> _Task_: Please retype the records below exactly, from the first line down to and including the line with "common name: blue wildebeest".

** Opening Source material block **

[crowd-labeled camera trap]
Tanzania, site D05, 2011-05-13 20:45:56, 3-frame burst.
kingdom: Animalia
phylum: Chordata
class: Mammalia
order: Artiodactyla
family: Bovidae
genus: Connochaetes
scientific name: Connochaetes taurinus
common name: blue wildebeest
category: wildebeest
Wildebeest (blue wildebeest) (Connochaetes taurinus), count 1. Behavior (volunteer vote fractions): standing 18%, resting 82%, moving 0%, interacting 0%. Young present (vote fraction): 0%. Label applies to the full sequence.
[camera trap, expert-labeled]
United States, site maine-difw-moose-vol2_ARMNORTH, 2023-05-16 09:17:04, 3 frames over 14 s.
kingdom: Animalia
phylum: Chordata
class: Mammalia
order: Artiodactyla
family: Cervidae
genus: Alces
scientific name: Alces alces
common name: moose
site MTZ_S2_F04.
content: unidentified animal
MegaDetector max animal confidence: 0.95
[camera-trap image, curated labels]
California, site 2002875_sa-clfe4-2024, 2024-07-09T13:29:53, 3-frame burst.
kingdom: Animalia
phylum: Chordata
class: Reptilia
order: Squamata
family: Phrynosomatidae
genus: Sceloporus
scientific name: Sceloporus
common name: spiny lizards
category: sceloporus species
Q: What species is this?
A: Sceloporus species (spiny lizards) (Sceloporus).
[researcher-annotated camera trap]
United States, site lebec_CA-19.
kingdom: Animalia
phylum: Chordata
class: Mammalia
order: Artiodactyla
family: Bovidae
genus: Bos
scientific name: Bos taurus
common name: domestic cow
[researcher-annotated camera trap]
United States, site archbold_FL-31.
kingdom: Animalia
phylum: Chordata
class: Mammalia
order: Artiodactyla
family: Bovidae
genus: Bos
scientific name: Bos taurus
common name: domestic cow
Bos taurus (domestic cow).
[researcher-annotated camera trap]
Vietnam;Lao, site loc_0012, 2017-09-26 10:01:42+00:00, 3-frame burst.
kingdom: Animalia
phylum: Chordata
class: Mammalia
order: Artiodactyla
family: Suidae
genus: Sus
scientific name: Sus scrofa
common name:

** Closing Source material block **

> _Expected output_:
[crowd-labeled camera trap]
Tanzania, site D05, 2011-05-13 20:45:56, 3-frame burst.
kingdom: Animalia
phylum: Chordata
class: Mammalia
order: Artiodactyla
family: Bovidae
genus: Connochaetes
scientific name: Connochaetes taurinus
common name: blue wildebeest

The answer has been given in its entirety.